PROVIDED INFORMATION
-------------------------

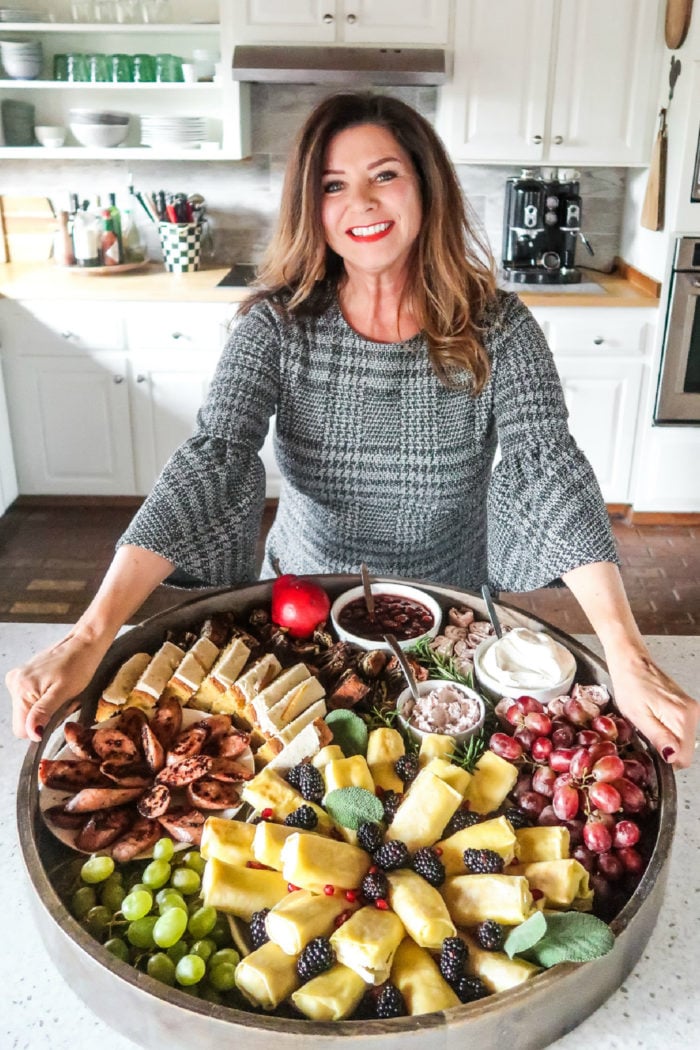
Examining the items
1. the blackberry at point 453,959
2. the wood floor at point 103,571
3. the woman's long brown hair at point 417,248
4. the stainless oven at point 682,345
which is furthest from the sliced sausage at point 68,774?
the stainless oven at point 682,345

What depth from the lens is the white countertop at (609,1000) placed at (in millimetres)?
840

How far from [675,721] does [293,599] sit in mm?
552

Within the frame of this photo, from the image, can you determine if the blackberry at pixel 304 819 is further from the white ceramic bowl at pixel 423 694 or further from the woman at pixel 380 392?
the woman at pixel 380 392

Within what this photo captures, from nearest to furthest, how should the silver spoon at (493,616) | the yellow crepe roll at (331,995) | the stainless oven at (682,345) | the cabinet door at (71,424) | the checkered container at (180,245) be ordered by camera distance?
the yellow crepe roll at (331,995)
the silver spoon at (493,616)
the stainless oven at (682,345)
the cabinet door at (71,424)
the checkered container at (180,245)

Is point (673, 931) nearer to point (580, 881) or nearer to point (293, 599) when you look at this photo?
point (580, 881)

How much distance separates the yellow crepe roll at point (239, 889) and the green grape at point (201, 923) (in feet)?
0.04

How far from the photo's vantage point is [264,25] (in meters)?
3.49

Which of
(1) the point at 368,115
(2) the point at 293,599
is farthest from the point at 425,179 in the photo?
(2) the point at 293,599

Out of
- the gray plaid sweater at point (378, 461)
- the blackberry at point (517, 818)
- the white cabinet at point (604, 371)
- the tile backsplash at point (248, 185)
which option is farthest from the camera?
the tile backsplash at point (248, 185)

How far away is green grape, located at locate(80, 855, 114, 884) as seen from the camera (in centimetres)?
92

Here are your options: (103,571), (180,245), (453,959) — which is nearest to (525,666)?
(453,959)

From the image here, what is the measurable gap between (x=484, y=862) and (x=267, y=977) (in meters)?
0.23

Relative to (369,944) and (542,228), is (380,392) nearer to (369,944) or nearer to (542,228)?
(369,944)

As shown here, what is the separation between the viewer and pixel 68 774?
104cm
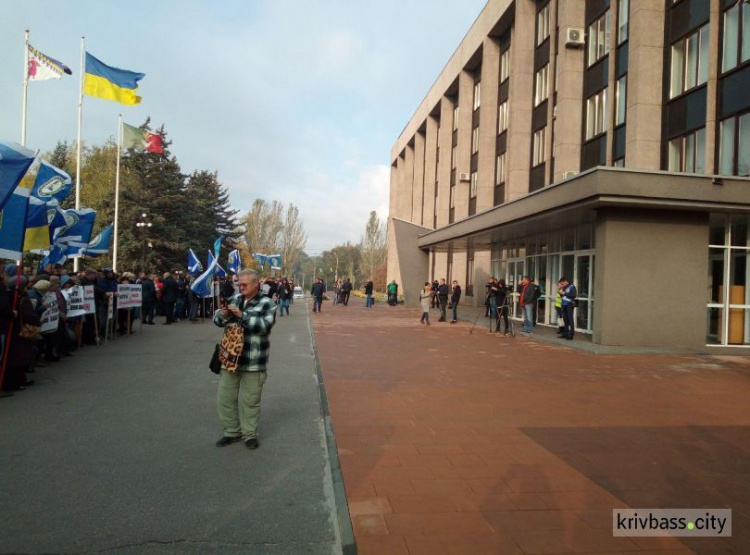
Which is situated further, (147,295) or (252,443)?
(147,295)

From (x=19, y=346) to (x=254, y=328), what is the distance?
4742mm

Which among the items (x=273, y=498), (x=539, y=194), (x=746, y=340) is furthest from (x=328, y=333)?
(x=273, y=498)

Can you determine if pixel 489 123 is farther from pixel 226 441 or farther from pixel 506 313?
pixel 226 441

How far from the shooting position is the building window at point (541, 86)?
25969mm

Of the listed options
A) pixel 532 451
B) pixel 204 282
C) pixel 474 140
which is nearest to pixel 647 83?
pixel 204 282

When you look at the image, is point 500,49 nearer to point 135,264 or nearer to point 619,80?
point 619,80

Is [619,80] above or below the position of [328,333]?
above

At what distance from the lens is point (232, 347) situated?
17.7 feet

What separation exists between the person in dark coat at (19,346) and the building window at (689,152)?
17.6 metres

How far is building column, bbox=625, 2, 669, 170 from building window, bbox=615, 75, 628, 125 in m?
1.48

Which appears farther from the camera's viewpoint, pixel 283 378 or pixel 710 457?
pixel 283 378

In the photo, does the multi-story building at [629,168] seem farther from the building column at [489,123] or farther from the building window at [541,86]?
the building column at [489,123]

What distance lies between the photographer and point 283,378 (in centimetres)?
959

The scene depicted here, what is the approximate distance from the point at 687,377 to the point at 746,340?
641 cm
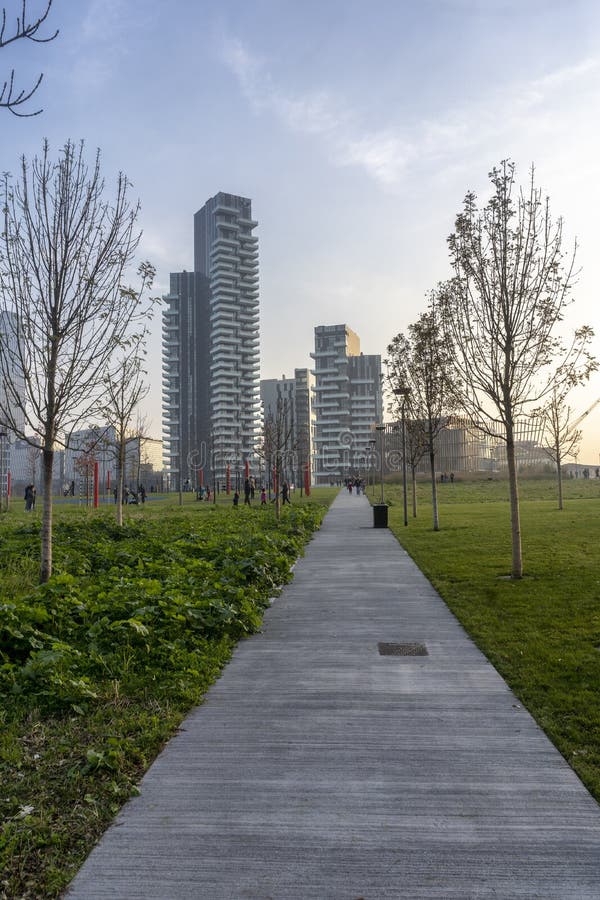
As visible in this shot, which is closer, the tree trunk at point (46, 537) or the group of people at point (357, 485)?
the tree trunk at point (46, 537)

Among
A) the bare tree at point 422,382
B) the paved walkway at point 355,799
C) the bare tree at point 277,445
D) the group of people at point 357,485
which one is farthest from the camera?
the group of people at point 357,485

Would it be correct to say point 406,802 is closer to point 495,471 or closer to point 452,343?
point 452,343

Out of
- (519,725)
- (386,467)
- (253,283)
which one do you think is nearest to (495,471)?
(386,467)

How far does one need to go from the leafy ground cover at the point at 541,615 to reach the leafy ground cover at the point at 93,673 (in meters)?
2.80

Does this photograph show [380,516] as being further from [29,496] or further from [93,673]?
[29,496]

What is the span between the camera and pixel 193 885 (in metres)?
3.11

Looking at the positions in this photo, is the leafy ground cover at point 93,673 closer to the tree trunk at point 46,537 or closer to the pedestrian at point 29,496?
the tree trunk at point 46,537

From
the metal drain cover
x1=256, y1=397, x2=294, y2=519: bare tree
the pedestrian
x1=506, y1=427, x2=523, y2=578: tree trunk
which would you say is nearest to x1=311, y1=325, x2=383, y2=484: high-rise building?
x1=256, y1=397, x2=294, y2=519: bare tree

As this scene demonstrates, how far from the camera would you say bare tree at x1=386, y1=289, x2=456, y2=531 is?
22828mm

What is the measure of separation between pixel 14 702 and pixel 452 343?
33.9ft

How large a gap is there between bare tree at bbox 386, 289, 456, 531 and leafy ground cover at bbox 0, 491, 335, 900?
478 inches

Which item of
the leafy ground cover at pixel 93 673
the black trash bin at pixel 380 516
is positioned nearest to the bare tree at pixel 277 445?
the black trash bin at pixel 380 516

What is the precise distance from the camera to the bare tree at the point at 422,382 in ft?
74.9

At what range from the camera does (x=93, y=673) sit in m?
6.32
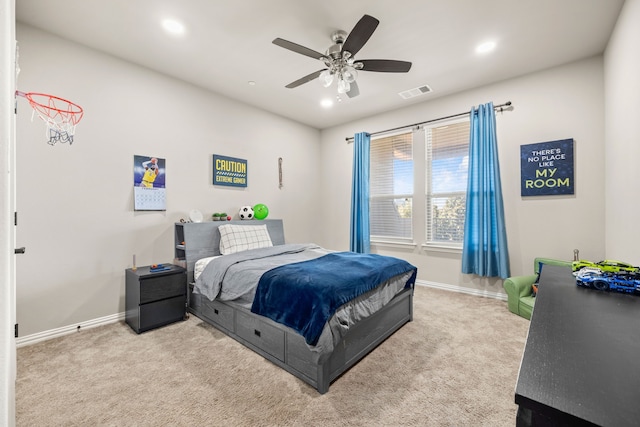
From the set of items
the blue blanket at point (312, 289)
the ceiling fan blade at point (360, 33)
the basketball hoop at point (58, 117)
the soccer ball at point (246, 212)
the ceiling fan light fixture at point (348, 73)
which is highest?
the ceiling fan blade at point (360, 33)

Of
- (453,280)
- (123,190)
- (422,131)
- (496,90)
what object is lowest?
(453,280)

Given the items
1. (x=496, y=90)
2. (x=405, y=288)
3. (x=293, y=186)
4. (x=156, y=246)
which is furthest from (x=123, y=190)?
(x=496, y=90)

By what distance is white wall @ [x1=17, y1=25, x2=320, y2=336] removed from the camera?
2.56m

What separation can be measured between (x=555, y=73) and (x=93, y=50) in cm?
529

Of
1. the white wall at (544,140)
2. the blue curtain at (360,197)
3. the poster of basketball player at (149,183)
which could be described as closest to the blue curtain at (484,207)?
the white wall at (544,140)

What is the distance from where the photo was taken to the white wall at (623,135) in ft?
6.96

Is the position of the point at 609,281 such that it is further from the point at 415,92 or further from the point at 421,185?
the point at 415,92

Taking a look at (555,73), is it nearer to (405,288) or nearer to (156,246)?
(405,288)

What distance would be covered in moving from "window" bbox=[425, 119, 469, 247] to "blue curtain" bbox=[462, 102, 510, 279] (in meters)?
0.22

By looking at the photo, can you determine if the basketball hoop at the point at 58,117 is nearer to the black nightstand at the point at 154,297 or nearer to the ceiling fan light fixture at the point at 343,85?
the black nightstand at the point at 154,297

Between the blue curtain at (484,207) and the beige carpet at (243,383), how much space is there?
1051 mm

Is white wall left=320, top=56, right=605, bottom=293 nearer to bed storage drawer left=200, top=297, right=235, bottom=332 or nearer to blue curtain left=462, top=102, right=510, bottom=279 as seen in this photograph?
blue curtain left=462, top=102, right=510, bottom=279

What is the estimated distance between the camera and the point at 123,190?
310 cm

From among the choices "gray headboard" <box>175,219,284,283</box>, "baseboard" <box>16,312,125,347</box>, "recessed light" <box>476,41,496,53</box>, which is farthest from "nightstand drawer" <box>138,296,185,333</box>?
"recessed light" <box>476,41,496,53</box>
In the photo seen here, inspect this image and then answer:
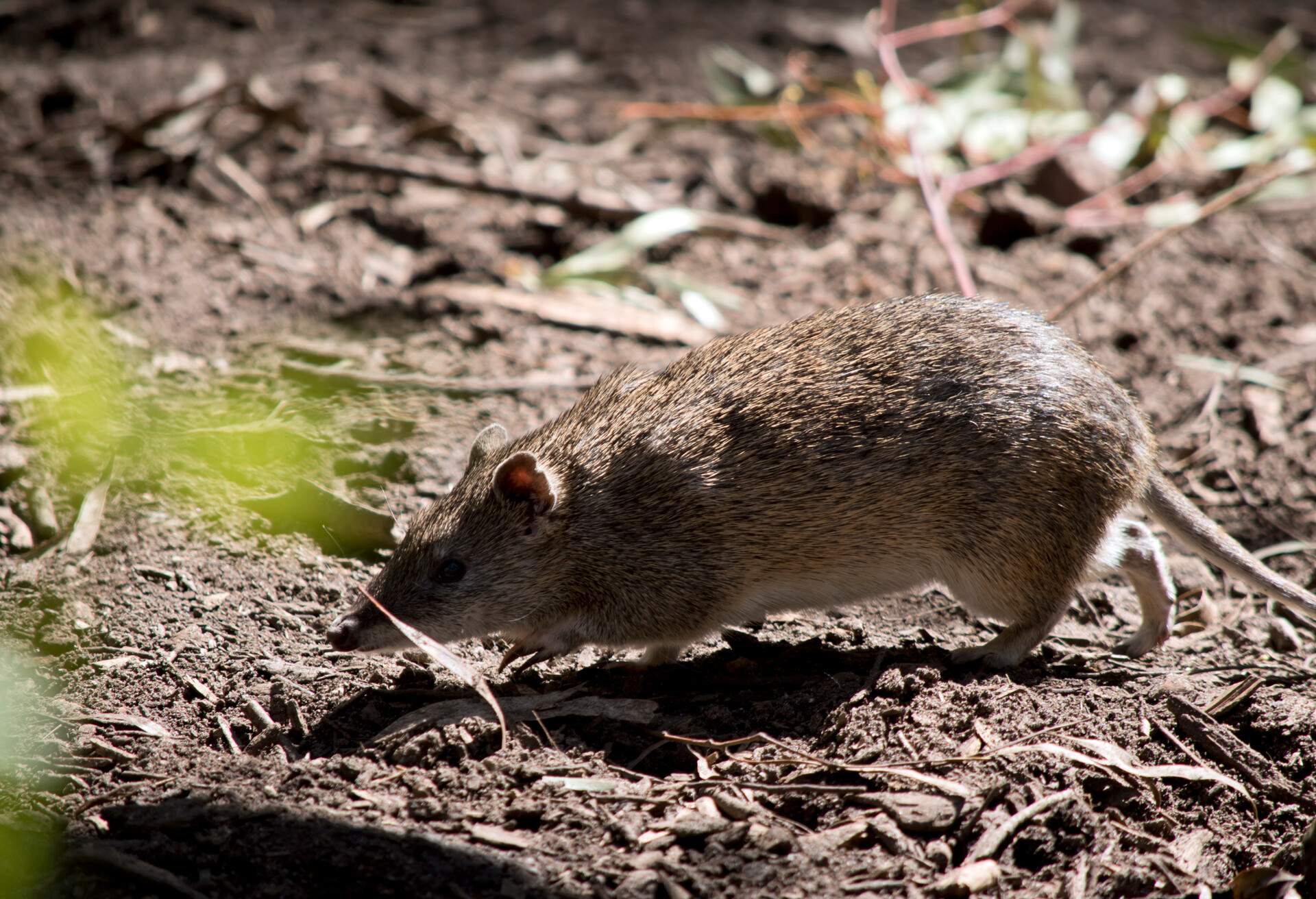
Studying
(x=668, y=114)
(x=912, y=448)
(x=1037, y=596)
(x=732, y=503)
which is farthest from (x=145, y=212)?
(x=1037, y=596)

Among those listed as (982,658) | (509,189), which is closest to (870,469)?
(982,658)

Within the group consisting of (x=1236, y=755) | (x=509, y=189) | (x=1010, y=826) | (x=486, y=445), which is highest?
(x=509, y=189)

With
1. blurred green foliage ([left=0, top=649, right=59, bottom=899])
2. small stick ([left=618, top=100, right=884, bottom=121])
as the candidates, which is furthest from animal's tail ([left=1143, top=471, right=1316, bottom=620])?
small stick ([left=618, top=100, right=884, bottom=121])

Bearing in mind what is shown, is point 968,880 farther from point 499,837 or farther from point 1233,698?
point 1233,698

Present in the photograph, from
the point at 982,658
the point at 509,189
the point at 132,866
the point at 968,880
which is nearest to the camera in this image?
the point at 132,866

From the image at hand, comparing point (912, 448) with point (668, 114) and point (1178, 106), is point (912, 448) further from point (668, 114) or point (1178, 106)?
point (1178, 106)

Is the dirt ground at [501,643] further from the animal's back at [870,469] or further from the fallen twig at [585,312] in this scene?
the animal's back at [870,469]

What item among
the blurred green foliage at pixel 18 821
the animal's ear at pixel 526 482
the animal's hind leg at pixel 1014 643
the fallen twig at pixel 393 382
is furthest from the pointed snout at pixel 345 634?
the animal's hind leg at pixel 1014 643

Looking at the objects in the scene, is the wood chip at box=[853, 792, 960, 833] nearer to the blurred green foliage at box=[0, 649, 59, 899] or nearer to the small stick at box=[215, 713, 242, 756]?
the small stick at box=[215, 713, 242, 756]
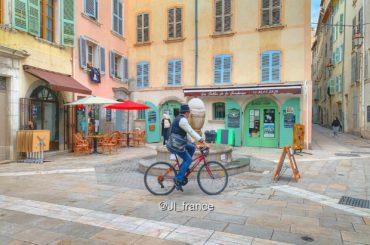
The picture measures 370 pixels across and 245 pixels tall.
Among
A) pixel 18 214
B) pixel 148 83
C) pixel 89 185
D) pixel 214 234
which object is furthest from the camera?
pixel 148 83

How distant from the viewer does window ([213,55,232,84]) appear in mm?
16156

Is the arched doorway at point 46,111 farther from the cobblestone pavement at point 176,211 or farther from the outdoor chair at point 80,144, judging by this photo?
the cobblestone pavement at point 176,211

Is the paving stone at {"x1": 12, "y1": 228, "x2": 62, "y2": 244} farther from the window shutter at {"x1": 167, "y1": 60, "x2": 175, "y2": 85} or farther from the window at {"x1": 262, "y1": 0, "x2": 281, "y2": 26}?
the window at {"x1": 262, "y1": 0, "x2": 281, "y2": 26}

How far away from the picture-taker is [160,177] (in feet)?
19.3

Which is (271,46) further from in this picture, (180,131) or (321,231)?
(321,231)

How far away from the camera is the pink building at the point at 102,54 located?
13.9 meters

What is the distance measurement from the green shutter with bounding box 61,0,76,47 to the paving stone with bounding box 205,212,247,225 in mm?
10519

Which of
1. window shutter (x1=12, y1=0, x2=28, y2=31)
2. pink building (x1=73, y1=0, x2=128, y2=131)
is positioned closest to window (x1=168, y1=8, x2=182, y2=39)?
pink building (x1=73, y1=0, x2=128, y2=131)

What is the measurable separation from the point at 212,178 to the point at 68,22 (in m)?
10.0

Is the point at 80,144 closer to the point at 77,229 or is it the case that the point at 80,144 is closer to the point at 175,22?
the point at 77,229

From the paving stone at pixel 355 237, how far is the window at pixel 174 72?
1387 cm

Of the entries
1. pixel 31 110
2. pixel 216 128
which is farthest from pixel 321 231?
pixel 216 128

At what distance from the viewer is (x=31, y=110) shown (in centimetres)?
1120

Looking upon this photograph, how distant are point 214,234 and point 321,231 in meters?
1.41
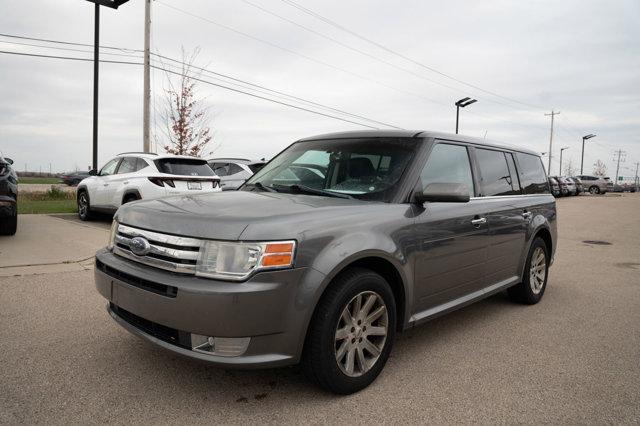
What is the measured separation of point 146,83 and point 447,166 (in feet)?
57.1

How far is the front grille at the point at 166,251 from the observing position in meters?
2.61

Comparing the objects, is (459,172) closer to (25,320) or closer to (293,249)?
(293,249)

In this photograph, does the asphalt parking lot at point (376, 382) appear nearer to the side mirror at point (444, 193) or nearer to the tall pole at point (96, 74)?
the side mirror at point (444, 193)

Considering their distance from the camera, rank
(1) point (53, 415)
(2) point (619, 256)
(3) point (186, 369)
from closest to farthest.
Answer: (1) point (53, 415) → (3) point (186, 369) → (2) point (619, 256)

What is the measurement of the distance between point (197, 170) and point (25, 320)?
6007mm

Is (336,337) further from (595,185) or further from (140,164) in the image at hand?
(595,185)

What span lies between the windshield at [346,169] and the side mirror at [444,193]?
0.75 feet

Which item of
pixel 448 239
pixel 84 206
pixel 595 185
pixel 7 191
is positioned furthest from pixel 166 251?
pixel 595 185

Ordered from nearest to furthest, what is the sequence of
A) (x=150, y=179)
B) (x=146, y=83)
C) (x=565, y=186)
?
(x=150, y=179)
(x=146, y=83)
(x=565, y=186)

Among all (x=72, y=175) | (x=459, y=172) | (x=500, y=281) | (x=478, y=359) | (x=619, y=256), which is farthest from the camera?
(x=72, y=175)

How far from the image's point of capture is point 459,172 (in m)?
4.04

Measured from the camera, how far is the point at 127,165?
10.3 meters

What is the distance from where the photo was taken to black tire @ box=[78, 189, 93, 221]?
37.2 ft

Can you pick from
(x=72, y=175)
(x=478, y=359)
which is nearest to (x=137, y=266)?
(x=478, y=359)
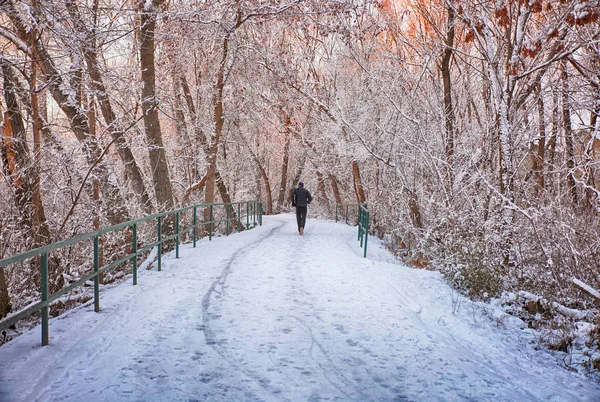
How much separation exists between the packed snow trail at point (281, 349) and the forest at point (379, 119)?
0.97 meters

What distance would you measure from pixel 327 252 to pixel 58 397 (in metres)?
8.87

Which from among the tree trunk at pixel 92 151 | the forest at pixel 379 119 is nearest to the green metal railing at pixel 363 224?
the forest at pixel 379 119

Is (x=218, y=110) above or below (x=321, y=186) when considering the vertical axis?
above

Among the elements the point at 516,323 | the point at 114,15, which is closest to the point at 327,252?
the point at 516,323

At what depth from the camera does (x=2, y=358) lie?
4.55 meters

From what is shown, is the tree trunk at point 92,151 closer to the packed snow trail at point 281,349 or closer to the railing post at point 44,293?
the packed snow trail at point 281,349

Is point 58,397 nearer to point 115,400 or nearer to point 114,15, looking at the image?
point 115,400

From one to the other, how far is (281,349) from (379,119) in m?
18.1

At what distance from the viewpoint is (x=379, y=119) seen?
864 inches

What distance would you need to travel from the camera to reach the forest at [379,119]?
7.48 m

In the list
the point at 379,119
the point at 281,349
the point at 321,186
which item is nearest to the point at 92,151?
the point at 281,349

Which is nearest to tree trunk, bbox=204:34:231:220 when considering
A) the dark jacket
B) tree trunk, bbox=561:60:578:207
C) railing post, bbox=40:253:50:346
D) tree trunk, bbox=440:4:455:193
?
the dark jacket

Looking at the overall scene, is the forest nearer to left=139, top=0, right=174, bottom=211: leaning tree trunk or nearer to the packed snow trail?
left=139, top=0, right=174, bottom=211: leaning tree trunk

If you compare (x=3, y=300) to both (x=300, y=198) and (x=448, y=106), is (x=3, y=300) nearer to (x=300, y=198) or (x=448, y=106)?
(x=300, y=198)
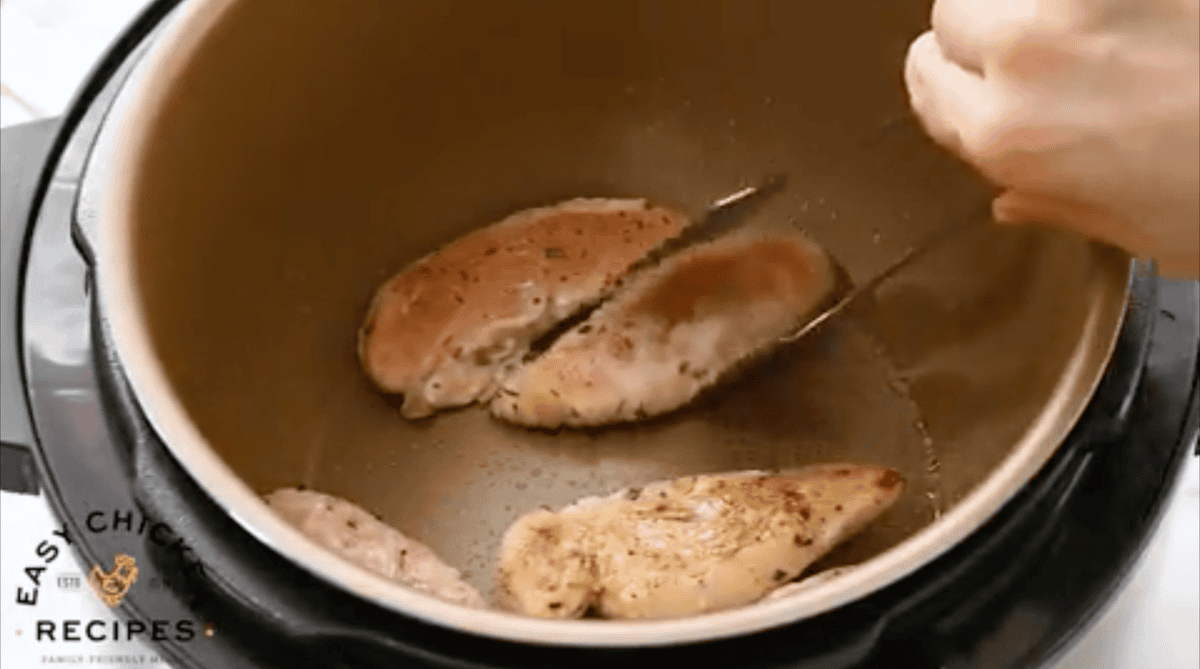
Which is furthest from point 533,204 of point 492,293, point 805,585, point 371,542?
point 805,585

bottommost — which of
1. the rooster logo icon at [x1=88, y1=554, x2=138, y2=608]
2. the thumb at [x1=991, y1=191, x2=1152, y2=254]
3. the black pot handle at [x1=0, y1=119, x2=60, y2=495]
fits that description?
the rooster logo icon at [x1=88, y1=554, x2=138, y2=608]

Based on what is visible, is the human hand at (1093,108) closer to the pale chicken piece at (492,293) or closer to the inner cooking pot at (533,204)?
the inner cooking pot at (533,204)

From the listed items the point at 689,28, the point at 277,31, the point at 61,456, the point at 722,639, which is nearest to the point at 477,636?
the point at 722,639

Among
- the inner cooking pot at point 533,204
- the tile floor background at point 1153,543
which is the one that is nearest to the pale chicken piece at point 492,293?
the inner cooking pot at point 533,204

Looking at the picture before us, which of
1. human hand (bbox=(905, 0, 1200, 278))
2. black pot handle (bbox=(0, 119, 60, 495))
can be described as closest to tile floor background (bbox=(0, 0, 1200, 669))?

-------------------------

DIRECTIONS
Rewrite the entries from the line containing "Can you pick from" through the line containing "0.97 meters", putting "snowy path" where "packed snow trail" stands and keeping everything else the same. Leave the pictures out.

FINAL RESULT
Can you pick from
(x=72, y=175)
(x=478, y=359)
which is nearest to (x=137, y=266)?
(x=478, y=359)
How much separation exists between the snowy path at point (281, 349) and the forest at point (379, 119)?
0.97 meters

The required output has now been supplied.